====== DATA RECORDS

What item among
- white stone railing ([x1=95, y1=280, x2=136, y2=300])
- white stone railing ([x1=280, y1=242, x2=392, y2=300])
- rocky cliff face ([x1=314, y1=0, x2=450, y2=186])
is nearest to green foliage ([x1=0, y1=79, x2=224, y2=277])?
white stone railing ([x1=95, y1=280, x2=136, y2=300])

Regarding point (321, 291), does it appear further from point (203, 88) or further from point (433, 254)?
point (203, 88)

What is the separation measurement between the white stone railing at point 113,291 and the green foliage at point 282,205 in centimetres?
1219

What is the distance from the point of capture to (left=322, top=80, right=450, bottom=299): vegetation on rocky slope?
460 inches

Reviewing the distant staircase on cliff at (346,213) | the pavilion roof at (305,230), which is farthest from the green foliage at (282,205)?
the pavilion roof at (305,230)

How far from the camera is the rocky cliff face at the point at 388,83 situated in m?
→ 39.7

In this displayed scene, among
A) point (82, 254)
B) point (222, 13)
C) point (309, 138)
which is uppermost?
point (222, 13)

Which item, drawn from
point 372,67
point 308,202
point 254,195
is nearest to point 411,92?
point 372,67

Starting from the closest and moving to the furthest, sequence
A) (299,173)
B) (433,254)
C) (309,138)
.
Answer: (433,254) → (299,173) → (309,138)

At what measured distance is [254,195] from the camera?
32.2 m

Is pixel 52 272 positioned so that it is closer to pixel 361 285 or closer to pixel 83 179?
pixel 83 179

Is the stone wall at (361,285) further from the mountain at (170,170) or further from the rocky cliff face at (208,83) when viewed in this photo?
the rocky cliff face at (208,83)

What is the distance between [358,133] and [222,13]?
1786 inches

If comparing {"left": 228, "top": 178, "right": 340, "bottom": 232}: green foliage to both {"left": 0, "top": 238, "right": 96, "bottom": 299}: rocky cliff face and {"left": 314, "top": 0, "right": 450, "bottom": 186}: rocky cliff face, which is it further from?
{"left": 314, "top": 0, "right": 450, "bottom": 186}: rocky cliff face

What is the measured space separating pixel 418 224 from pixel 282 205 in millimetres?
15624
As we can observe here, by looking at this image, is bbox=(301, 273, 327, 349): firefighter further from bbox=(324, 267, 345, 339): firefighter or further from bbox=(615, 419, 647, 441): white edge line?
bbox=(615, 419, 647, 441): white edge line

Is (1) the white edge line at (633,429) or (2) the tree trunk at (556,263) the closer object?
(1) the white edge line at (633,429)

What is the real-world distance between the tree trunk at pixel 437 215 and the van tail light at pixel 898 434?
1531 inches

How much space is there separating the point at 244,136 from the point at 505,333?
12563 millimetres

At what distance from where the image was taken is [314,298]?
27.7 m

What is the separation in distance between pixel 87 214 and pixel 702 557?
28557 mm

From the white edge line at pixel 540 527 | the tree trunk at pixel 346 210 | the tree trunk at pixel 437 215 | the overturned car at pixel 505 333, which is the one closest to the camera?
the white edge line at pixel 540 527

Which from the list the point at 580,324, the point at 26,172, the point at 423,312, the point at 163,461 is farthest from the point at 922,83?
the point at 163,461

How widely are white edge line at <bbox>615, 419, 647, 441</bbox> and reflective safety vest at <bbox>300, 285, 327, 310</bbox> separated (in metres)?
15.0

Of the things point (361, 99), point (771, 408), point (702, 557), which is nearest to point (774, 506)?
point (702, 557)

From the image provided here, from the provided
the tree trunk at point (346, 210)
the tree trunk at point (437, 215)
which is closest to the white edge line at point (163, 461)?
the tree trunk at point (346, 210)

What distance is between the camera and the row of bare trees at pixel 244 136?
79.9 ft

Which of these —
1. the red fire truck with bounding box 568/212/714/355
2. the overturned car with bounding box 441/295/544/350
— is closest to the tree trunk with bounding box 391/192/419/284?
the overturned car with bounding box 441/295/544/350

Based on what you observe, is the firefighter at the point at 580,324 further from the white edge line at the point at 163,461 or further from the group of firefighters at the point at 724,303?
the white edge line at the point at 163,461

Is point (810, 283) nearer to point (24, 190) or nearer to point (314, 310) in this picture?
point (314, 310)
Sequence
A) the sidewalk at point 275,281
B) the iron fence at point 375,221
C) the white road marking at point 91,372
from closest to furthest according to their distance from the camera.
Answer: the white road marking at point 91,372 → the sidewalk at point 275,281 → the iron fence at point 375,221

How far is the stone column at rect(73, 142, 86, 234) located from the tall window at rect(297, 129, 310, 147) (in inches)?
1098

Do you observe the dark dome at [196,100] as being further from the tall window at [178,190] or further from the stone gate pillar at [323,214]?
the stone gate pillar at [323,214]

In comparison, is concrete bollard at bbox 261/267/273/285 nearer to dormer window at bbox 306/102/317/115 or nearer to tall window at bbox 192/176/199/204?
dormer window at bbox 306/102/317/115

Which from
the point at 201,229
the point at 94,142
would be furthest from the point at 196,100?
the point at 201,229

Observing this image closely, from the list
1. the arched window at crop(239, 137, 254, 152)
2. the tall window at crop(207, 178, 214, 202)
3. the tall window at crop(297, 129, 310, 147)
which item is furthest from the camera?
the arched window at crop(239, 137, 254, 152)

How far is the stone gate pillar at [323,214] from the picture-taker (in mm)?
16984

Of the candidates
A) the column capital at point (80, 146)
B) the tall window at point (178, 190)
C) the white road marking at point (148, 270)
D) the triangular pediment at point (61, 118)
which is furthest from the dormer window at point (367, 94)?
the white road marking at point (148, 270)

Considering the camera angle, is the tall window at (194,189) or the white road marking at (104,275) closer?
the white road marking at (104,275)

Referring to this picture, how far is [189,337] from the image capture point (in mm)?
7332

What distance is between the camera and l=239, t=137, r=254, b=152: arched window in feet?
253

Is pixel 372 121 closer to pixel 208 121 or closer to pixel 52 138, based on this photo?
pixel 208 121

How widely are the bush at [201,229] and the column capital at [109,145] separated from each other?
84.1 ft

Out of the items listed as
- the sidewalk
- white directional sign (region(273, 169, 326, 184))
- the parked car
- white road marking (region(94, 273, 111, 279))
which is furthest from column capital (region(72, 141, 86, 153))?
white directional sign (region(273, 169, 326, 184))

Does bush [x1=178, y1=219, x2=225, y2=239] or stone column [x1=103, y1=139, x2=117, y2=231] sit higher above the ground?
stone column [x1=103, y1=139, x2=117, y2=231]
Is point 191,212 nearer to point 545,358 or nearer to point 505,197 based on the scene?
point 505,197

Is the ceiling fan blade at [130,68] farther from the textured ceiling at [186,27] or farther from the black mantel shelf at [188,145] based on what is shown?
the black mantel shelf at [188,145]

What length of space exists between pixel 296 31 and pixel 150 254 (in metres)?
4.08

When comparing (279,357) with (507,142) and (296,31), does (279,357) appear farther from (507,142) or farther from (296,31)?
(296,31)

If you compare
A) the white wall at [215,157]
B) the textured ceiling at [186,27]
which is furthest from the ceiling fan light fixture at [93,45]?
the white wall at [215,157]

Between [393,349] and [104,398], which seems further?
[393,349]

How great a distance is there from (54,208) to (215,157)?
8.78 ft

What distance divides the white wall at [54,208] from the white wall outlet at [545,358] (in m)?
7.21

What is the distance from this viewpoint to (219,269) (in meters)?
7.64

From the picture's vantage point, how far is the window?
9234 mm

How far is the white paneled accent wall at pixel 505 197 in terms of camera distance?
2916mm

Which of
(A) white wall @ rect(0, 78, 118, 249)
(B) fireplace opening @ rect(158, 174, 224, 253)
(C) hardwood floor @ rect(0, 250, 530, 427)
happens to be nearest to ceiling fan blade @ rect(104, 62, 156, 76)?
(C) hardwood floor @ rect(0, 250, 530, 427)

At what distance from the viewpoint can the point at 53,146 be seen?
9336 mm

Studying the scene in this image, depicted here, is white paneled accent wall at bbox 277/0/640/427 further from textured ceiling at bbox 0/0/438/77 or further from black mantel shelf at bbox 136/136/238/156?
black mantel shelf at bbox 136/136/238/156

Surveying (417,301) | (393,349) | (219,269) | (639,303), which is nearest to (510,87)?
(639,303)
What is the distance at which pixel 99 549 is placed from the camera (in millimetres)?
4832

============

### [EXERCISE REQUIREMENTS]
Take the lines from the one containing "At what distance from the" to the last line of the material above and write them out exactly.

### [ANSWER TO THE PROBLEM]
At what distance from the viewpoint can the point at 53,146 be seen?
9336 mm

Studying the scene in this image, depicted here, is white paneled accent wall at bbox 277/0/640/427 further from textured ceiling at bbox 0/0/438/77 or further from black mantel shelf at bbox 136/136/238/156?
black mantel shelf at bbox 136/136/238/156

Surveying (417,301) | (393,349) | (219,269) | (639,303), which is nearest to (510,87)?
(639,303)
What is the distance at which pixel 99 549 is placed from the camera (in millimetres)?
4832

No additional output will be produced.